## Your objective
Your task is to give the listing below back word for word, pictures excluded.

## Material for this task
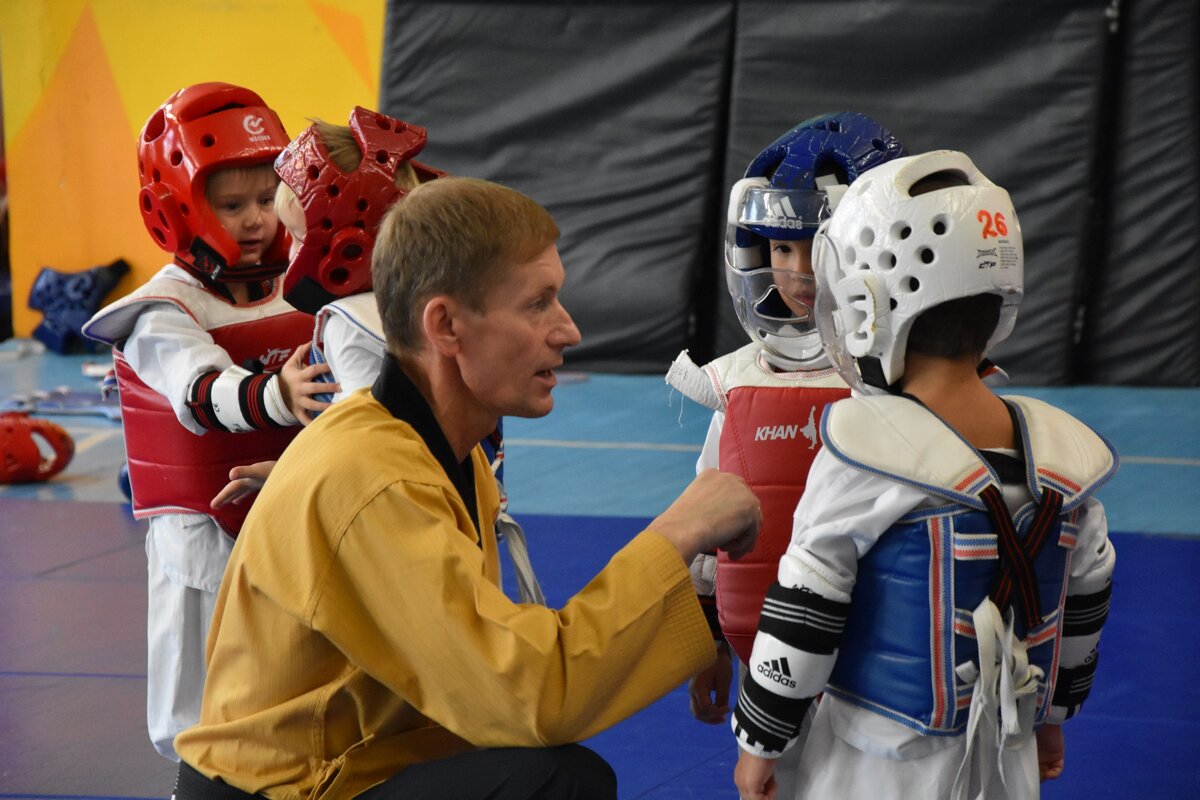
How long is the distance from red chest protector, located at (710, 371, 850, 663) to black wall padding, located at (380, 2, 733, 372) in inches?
258

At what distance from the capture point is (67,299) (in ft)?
34.7

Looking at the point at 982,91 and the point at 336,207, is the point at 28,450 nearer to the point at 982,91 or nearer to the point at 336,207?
the point at 336,207

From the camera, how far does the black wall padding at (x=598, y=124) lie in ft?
30.0

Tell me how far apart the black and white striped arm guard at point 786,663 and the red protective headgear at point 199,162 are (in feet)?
6.48

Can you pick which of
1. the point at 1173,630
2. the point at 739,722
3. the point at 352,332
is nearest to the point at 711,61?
the point at 1173,630

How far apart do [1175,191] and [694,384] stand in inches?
268

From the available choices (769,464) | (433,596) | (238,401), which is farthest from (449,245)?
(238,401)

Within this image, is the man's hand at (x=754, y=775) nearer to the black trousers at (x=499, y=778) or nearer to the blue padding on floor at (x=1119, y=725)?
the black trousers at (x=499, y=778)

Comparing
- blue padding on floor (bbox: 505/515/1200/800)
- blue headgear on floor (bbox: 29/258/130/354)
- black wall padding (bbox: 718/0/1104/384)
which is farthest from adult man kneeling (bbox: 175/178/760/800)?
blue headgear on floor (bbox: 29/258/130/354)

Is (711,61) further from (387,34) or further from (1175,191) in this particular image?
(1175,191)

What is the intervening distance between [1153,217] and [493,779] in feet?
25.5

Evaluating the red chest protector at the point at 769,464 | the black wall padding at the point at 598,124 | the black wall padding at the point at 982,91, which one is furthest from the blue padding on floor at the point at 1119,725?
the black wall padding at the point at 598,124

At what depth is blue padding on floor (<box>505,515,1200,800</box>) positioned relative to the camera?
342cm

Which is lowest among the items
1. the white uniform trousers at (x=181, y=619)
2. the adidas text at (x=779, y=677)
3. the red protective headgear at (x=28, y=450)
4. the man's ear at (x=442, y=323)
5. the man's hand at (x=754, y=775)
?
the red protective headgear at (x=28, y=450)
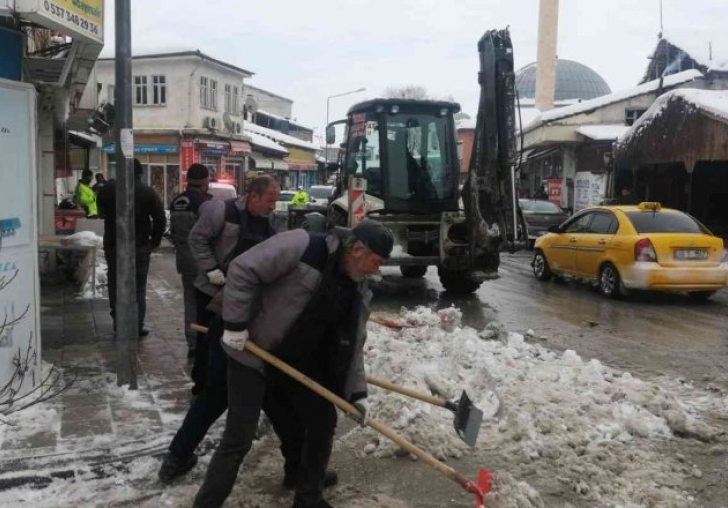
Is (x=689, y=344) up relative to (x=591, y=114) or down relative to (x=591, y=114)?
down

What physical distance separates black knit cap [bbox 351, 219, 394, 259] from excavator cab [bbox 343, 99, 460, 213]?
324 inches

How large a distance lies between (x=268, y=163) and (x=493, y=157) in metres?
35.3

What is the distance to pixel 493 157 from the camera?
11234 millimetres

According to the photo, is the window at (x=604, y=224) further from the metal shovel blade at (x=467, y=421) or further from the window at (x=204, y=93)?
the window at (x=204, y=93)

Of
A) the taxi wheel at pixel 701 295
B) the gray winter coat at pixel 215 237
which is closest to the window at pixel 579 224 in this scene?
the taxi wheel at pixel 701 295

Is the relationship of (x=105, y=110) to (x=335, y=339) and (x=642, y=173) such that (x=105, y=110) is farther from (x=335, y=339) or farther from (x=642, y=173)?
(x=642, y=173)

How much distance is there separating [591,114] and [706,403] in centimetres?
2609

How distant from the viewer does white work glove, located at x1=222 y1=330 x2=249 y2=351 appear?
3600mm

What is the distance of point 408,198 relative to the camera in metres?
12.0

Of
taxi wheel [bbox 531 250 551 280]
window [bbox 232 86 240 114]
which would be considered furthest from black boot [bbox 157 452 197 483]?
window [bbox 232 86 240 114]

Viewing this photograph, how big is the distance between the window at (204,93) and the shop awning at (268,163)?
5.04m

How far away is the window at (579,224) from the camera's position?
12538mm

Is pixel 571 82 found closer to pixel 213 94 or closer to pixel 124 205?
pixel 213 94

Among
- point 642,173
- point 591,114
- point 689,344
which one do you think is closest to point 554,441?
point 689,344
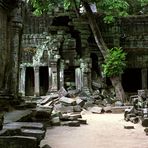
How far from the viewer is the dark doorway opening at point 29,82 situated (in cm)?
2156

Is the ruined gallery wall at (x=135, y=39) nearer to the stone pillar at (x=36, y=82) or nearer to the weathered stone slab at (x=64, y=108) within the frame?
the stone pillar at (x=36, y=82)

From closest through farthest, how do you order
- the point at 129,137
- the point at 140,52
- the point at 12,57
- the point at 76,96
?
the point at 129,137
the point at 12,57
the point at 76,96
the point at 140,52

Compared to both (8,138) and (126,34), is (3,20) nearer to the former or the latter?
(8,138)

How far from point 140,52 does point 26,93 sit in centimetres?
780

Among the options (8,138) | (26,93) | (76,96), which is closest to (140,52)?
(76,96)

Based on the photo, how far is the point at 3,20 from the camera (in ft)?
31.8

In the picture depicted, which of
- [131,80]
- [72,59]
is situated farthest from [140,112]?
[131,80]

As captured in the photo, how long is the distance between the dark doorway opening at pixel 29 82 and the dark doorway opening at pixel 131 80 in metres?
6.44

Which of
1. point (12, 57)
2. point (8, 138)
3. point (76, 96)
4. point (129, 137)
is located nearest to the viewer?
point (8, 138)

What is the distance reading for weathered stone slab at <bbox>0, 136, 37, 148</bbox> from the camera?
185 inches

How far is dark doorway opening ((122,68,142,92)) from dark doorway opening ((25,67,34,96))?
644cm

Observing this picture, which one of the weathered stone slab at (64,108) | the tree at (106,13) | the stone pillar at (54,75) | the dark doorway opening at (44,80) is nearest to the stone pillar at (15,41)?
the weathered stone slab at (64,108)

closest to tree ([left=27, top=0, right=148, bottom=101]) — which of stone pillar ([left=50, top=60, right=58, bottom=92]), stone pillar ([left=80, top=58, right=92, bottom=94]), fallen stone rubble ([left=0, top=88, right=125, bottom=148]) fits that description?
fallen stone rubble ([left=0, top=88, right=125, bottom=148])

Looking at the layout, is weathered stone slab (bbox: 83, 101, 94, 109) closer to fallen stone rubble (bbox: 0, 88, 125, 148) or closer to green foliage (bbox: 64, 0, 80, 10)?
fallen stone rubble (bbox: 0, 88, 125, 148)
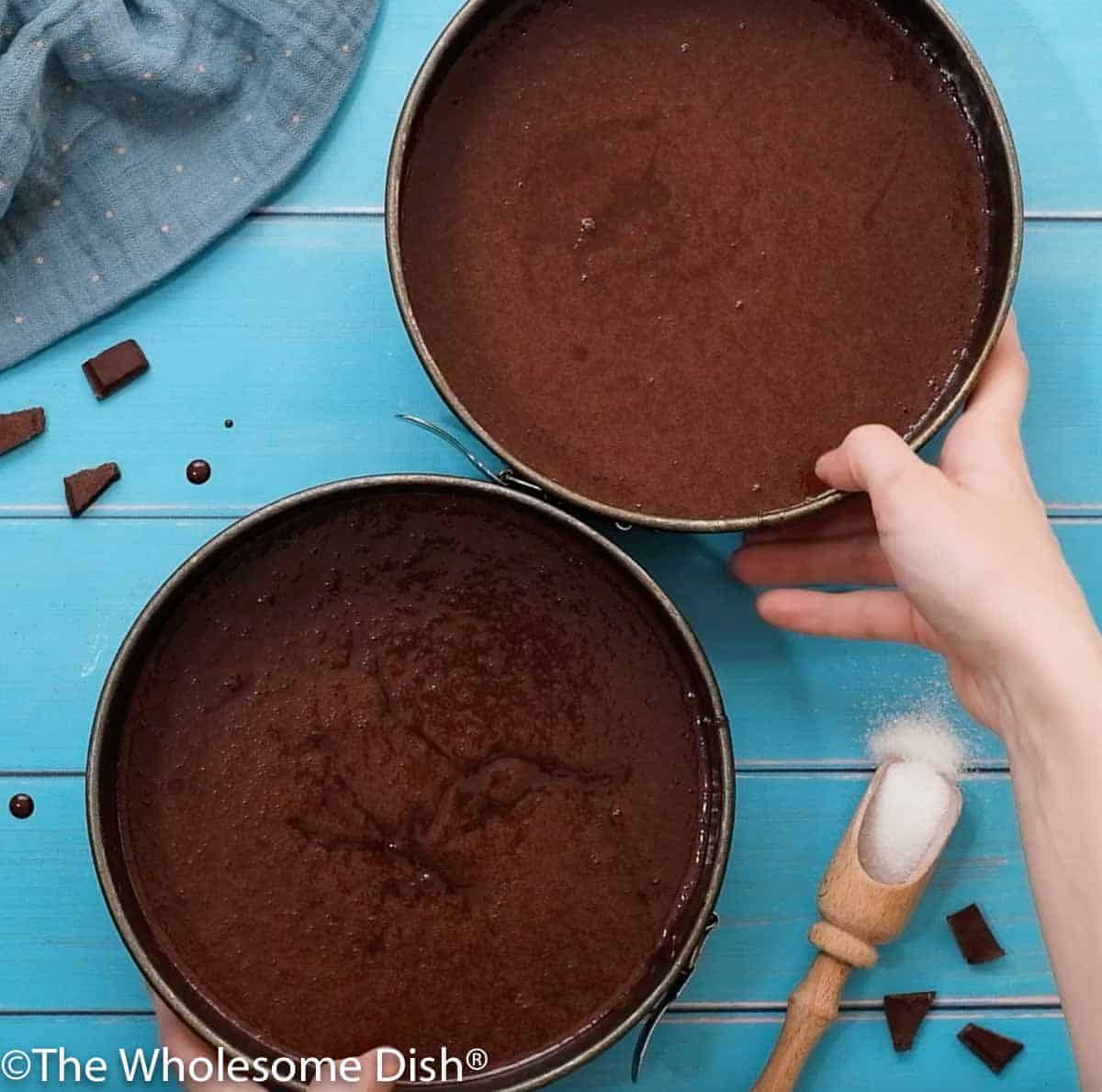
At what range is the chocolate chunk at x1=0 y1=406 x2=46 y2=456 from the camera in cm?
131

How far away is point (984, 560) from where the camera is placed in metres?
1.02

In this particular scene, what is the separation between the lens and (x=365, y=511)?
3.89 feet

## Written solution
How long is the distance from red chest protector, located at (710, 371, 850, 663) to black wall padding, located at (380, 2, 733, 372) in inches?
258

At what distance from the capture point is (67,299) (in ft)?
34.7

Looking at the point at 982,91 and the point at 336,207, is the point at 28,450 nearer to the point at 982,91 or nearer to the point at 336,207?
the point at 336,207

From the camera, how far does the black wall padding at (x=598, y=124) lie in ft?
30.0

Tell me how far apart the black and white striped arm guard at point 786,663 and the red protective headgear at point 199,162 are (in feet)?
6.48

Can you pick which of
1. the point at 1173,630
2. the point at 739,722
3. the point at 352,332
is nearest to the point at 711,61?
the point at 1173,630

How far apart do [1175,191] and [694,384] stand in inches?
268

From the available choices (769,464) | (433,596) | (238,401), which is farthest from (449,245)?
(238,401)

Within this image, is the man's hand at (x=754, y=775) nearer to the black trousers at (x=499, y=778) or nearer to the blue padding on floor at (x=1119, y=725)?
the black trousers at (x=499, y=778)

Comparing
- blue padding on floor (bbox: 505/515/1200/800)
- blue headgear on floor (bbox: 29/258/130/354)
- black wall padding (bbox: 718/0/1104/384)
which is farthest from adult man kneeling (bbox: 175/178/760/800)?
blue headgear on floor (bbox: 29/258/130/354)

Is (711,61) further from (387,34) or further from (1175,191) in this particular image?
(1175,191)

What is the intervening distance between [1153,217] and [493,779] in feet?
25.5

Evaluating the red chest protector at the point at 769,464 | the black wall padding at the point at 598,124 | the black wall padding at the point at 982,91, which one is furthest from the blue padding on floor at the point at 1119,725?
the black wall padding at the point at 598,124

At what depth is blue padding on floor (<box>505,515,1200,800</box>) positioned relative to the camera?
342cm

Which is lowest among the items
1. the white uniform trousers at (x=181, y=619)
2. the adidas text at (x=779, y=677)
3. the red protective headgear at (x=28, y=450)
4. the man's ear at (x=442, y=323)
5. the man's hand at (x=754, y=775)
?
the red protective headgear at (x=28, y=450)
Is (x=689, y=344) up relative to (x=591, y=114) or down relative to (x=591, y=114)?
down

What physical distance separates black knit cap [bbox 351, 219, 394, 259] from excavator cab [bbox 343, 99, 460, 213]?
324 inches

How large a distance lies between (x=268, y=163) and (x=493, y=157) in metres?
35.3

What is the distance to pixel 493 157 from the camera?
11234 millimetres

According to the photo, is the window at (x=604, y=224) further from the metal shovel blade at (x=467, y=421) or further from the window at (x=204, y=93)?
the window at (x=204, y=93)

Of
A) the taxi wheel at pixel 701 295
B) the gray winter coat at pixel 215 237
which is closest to the window at pixel 579 224 in this scene?
the taxi wheel at pixel 701 295

Is the relationship of (x=105, y=110) to (x=335, y=339) and (x=642, y=173) such that (x=105, y=110) is farther from (x=335, y=339) or farther from (x=642, y=173)?
(x=642, y=173)

How much distance is there separating [591,114] and [706,403] in centimetres?
2609

How distant from the viewer does white work glove, located at x1=222 y1=330 x2=249 y2=351 appear?
3600mm

What is the distance of point 408,198 relative to the camera in metres?
12.0

Of
taxi wheel [bbox 531 250 551 280]
window [bbox 232 86 240 114]
which would be considered furthest from black boot [bbox 157 452 197 483]?
window [bbox 232 86 240 114]

Viewing this photograph, how big is the distance between the window at (204,93) and the shop awning at (268,163)?
5.04m

How far away is the window at (579,224) from the camera's position?
12538mm

Is pixel 571 82 found closer to pixel 213 94 or closer to pixel 124 205?
pixel 213 94

Among
- point 642,173
- point 591,114
- point 689,344
which one do you think is closest to point 554,441?
point 689,344
How far from the viewer is the dark doorway opening at point 29,82 situated (in cm)?
2156

Is the ruined gallery wall at (x=135, y=39) nearer to the stone pillar at (x=36, y=82) or nearer to the weathered stone slab at (x=64, y=108) within the frame?
the stone pillar at (x=36, y=82)

From closest through farthest, how do you order
- the point at 129,137
- the point at 140,52
- the point at 12,57
- the point at 76,96
?
the point at 129,137
the point at 12,57
the point at 76,96
the point at 140,52

Compared to both (8,138) and (126,34), is (3,20) nearer to the former or the latter?
(8,138)

How far from point 140,52 does point 26,93 sit in centimetres?
780

Among the options (8,138) | (26,93) | (76,96), which is closest to (140,52)?
(76,96)

Based on the photo, how far is the point at 3,20 from the camera (in ft)?
31.8

In the picture depicted, which of
- [131,80]
- [72,59]
is situated farthest from [140,112]?
[131,80]

As captured in the photo, how long is the distance between the dark doorway opening at pixel 29 82 and the dark doorway opening at pixel 131 80 in metres?
6.44

Which of
1. point (12, 57)
2. point (8, 138)
3. point (76, 96)
4. point (129, 137)
is located nearest to the viewer?
point (8, 138)

What is the distance reading for weathered stone slab at <bbox>0, 136, 37, 148</bbox> from the camera?
185 inches

How far is dark doorway opening ((122,68,142,92)) from dark doorway opening ((25,67,34,96))?
644cm

Observing this picture, which one of the weathered stone slab at (64,108) | the tree at (106,13) | the stone pillar at (54,75) | the dark doorway opening at (44,80) is nearest to the stone pillar at (15,41)?
the weathered stone slab at (64,108)

closest to tree ([left=27, top=0, right=148, bottom=101]) — which of stone pillar ([left=50, top=60, right=58, bottom=92]), stone pillar ([left=80, top=58, right=92, bottom=94]), fallen stone rubble ([left=0, top=88, right=125, bottom=148]) fits that description?
fallen stone rubble ([left=0, top=88, right=125, bottom=148])

Looking at the layout, is weathered stone slab (bbox: 83, 101, 94, 109) closer to fallen stone rubble (bbox: 0, 88, 125, 148) or closer to green foliage (bbox: 64, 0, 80, 10)?
fallen stone rubble (bbox: 0, 88, 125, 148)
At what range is the chocolate chunk at x1=0 y1=406 x2=46 y2=456 from the camera in cm?
131

How far away is point (984, 560) from where the camera is placed in metres?
1.02

In this particular scene, what is the separation between the lens and (x=365, y=511)?
3.89 feet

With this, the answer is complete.